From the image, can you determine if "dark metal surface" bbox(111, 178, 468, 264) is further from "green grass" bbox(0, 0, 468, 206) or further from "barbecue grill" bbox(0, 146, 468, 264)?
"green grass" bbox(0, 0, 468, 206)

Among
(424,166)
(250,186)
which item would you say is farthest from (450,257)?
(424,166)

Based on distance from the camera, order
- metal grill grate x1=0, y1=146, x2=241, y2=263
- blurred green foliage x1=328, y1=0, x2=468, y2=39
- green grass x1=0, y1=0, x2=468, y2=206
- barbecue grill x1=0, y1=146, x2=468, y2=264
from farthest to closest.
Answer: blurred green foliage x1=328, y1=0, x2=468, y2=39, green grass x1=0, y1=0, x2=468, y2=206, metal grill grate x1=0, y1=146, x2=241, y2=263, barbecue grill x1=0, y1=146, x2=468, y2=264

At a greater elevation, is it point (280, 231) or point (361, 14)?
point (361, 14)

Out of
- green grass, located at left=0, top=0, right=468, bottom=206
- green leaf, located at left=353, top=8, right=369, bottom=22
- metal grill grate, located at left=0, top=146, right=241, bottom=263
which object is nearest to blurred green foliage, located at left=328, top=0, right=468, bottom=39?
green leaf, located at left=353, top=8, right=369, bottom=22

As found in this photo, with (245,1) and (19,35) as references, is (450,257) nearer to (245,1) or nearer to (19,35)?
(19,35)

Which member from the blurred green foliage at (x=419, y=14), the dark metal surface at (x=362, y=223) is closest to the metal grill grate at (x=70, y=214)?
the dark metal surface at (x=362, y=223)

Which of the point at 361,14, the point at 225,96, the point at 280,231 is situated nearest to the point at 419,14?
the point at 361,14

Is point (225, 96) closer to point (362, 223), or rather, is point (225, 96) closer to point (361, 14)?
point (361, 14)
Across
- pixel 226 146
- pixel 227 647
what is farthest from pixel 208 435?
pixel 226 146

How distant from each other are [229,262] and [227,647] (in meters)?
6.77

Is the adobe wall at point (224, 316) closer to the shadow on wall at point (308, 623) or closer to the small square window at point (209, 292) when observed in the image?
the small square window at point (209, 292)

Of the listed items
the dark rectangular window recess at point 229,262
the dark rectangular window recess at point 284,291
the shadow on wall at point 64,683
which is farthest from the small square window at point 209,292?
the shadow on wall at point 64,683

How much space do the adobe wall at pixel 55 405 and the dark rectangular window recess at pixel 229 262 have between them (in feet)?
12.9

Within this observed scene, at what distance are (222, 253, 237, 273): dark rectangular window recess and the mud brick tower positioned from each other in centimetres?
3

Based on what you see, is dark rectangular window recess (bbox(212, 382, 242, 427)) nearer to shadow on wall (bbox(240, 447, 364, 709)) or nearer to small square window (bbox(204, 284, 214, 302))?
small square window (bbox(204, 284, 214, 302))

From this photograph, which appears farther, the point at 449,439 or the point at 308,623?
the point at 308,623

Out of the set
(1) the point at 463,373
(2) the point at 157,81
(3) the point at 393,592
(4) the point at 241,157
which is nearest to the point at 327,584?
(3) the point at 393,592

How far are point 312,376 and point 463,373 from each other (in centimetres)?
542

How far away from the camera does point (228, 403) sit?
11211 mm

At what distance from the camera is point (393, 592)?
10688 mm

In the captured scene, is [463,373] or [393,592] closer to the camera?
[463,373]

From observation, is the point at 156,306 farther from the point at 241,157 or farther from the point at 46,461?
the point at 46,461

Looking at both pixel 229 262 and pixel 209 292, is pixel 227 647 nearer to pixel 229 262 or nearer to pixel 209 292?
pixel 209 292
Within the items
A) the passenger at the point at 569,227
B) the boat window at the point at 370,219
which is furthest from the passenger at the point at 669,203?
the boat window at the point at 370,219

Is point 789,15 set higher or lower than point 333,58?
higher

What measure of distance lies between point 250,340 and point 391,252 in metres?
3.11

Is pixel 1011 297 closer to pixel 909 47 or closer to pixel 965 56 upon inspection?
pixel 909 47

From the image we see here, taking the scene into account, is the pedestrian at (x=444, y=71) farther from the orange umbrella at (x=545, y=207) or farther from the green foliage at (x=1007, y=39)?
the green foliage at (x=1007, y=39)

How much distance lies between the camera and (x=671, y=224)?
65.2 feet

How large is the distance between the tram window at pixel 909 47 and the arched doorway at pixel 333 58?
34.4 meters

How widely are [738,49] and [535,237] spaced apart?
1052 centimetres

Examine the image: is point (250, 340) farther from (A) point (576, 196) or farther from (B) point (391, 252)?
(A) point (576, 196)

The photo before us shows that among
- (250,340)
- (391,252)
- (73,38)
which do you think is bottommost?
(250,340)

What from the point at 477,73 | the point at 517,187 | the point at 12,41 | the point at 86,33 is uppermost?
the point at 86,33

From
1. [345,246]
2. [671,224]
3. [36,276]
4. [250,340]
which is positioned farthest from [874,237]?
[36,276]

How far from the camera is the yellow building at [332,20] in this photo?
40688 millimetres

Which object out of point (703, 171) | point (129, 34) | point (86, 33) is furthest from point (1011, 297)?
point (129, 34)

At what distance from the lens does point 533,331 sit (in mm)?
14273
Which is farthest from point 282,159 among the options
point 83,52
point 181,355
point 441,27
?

━━━

**PROBLEM REQUIREMENTS:**
Please rescale the data from the line with "At what distance from the lens" up to and including the last line of the data, giving all of those lines again with the requests included and left unchanged. Multiply every distance value in the answers by 1.45 and round to whole numbers, rounding halves up.

**ANSWER TO THIS PROBLEM:**
At what distance from the lens does point 533,331 sit (in mm)?
20696
Which is farthest from point 282,159 among the options
point 83,52
point 181,355
point 441,27
?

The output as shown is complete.